WHAT YOU SHOULD DO:
Please give again, word for word, the line that contains "Delmar C1 ASE" and every line after it to the end of the data, with no other lines.

(Short descriptive text snippets)

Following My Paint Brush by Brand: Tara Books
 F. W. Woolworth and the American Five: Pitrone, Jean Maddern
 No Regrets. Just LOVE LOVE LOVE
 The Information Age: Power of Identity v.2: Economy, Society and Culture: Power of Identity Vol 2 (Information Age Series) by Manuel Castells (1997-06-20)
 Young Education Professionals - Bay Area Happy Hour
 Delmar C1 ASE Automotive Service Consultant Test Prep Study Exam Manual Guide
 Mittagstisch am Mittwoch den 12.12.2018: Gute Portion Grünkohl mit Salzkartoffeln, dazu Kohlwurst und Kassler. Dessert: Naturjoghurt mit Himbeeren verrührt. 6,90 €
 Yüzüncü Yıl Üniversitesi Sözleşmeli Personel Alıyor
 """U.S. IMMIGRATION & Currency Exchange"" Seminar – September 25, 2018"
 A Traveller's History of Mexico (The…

ANSWER FOR THE TASK:
 Delmar C1 ASE Automotive Service Consultant Test Prep Study Exam Manual Guide
 Mittagstisch am Mittwoch den 12.12.2018: Gute Portion Grünkohl mit Salzkartoffeln, dazu Kohlwurst und Kassler. Dessert: Naturjoghurt mit Himbeeren verrührt. 6,90 €
 Yüzüncü Yıl Üniversitesi Sözleşmeli Personel Alıyor
 """U.S. IMMIGRATION & Currency Exchange"" Seminar – September 25, 2018"
 A Traveller's History of Mexico (The…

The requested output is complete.